--- Start of INPUT ROWS ---

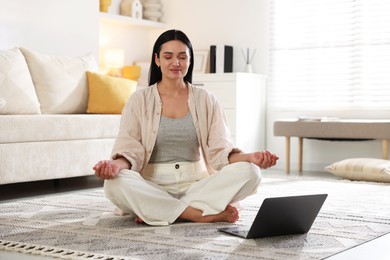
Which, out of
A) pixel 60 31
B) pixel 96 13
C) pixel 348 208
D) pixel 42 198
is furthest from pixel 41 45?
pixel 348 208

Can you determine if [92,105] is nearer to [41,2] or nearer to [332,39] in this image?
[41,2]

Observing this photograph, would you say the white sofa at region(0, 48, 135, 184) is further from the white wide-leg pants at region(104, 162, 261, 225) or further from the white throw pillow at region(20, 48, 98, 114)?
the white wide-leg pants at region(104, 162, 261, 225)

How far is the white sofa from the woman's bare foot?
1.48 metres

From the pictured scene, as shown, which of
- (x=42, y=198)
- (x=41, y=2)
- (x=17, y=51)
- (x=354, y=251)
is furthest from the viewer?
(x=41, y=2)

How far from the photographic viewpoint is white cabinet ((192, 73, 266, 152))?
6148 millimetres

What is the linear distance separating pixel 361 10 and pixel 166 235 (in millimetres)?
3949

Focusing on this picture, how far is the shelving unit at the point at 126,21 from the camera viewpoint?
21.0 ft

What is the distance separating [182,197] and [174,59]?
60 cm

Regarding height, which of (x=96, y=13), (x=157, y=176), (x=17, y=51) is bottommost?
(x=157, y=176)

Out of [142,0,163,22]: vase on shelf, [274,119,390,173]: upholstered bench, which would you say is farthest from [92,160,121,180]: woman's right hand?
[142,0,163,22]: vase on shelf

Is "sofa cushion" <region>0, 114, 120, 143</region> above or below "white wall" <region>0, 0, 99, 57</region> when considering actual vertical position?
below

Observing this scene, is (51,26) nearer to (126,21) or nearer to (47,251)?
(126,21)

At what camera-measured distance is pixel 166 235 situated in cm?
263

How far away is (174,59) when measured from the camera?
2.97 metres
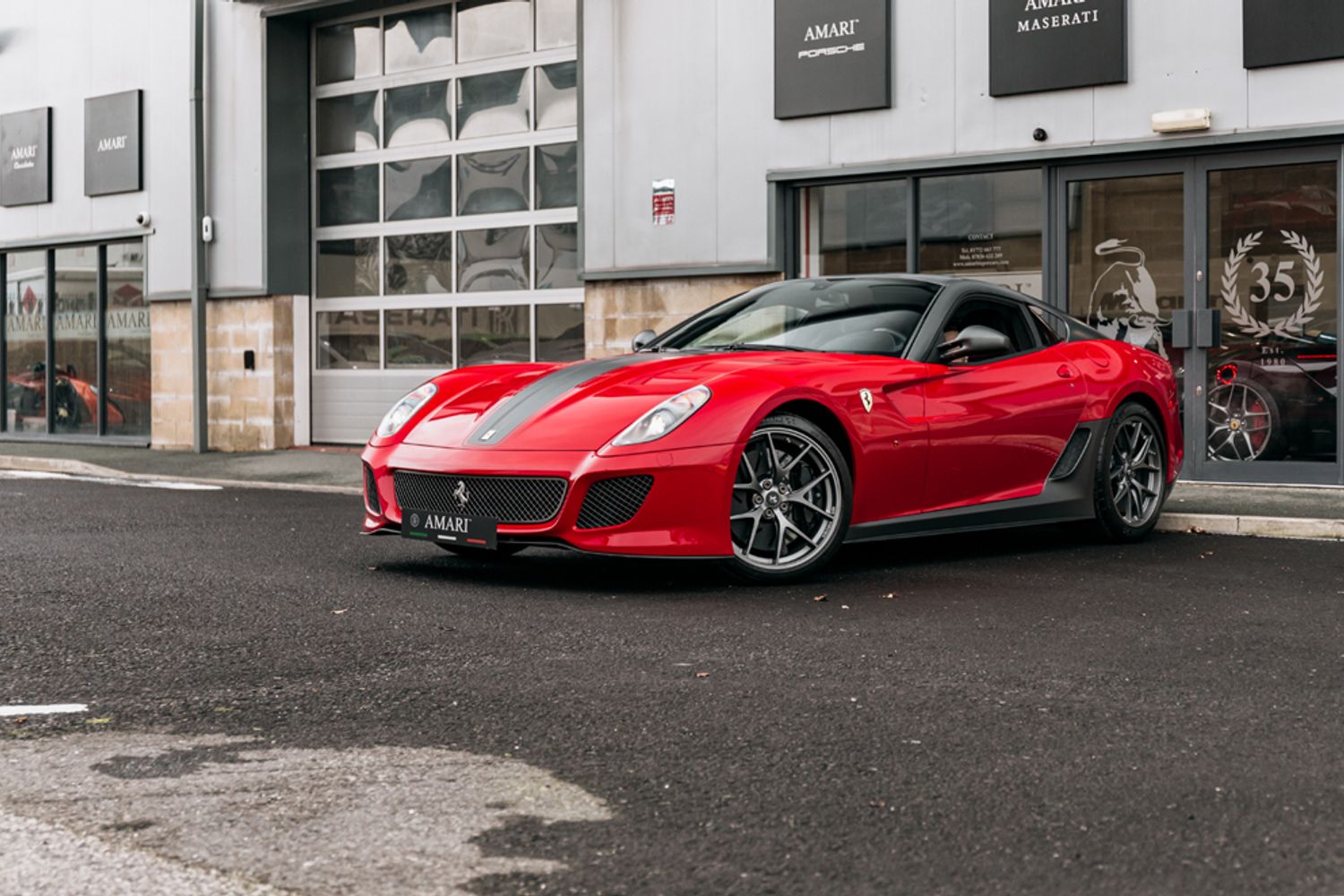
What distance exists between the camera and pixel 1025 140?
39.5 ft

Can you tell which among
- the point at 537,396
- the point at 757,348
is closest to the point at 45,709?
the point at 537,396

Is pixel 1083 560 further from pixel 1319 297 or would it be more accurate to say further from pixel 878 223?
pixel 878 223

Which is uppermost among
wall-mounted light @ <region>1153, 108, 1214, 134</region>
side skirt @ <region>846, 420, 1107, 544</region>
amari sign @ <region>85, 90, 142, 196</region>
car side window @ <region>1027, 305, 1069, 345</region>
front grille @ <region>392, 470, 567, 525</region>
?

--- End of INPUT ROWS ---

• OBJECTIVE:
Copy the listing above word for word, from start to finish, but leave out the pictures.

• THE COMPLETED TASK:
Which, out of
A) pixel 60 31
B) pixel 96 13
C) pixel 348 208
D) pixel 42 198
is furthest from pixel 41 45?
pixel 348 208

Can you determine if [92,105] is nearer to [41,2] or nearer to [332,39] in this image?
[41,2]

Observing this photograph, would you say the white sofa at region(0, 48, 135, 184) is further from the white wide-leg pants at region(104, 162, 261, 225) or further from the white throw pillow at region(20, 48, 98, 114)?
the white wide-leg pants at region(104, 162, 261, 225)

How far is the white sofa from the woman's bare foot?
1.48 metres

From the pictured scene, as shown, which of
- (x=42, y=198)
- (x=41, y=2)
- (x=17, y=51)
- (x=354, y=251)
is furthest from the viewer?
(x=41, y=2)

How far from the photographic viewpoint is white cabinet ((192, 73, 266, 152))?
6148 millimetres

What is the linear distance separating pixel 361 10 and pixel 166 235 (in millimetres)?
3949

Focusing on this picture, how far is the shelving unit at the point at 126,21 from the camera viewpoint?
21.0 ft

What is the distance separating [182,197] and [174,59]?
60 cm

Regarding height, which of (x=96, y=13), (x=157, y=176), (x=17, y=51) is bottommost?
(x=157, y=176)

Out of [142,0,163,22]: vase on shelf, [274,119,390,173]: upholstered bench, which would you say is farthest from [92,160,121,180]: woman's right hand?
[142,0,163,22]: vase on shelf

Is "sofa cushion" <region>0, 114, 120, 143</region> above or below "white wall" <region>0, 0, 99, 57</region> when considering actual vertical position?
below

Observing this scene, is (51,26) nearer to (126,21) or nearer to (47,251)?
(126,21)

At what camera-measured distance is pixel 166 235 situated in cm?
263

How far away is (174,59) when measured from the camera?
2.97 metres
What distance exists between the camera and pixel 1025 140?
39.5 ft

Can you tell which among
- the point at 537,396
- the point at 757,348
is closest to the point at 45,709?
the point at 537,396

Is pixel 1083 560 further from pixel 1319 297 or would it be more accurate to say further from pixel 878 223?
pixel 878 223

Which is uppermost among
wall-mounted light @ <region>1153, 108, 1214, 134</region>
side skirt @ <region>846, 420, 1107, 544</region>
amari sign @ <region>85, 90, 142, 196</region>
car side window @ <region>1027, 305, 1069, 345</region>
front grille @ <region>392, 470, 567, 525</region>
?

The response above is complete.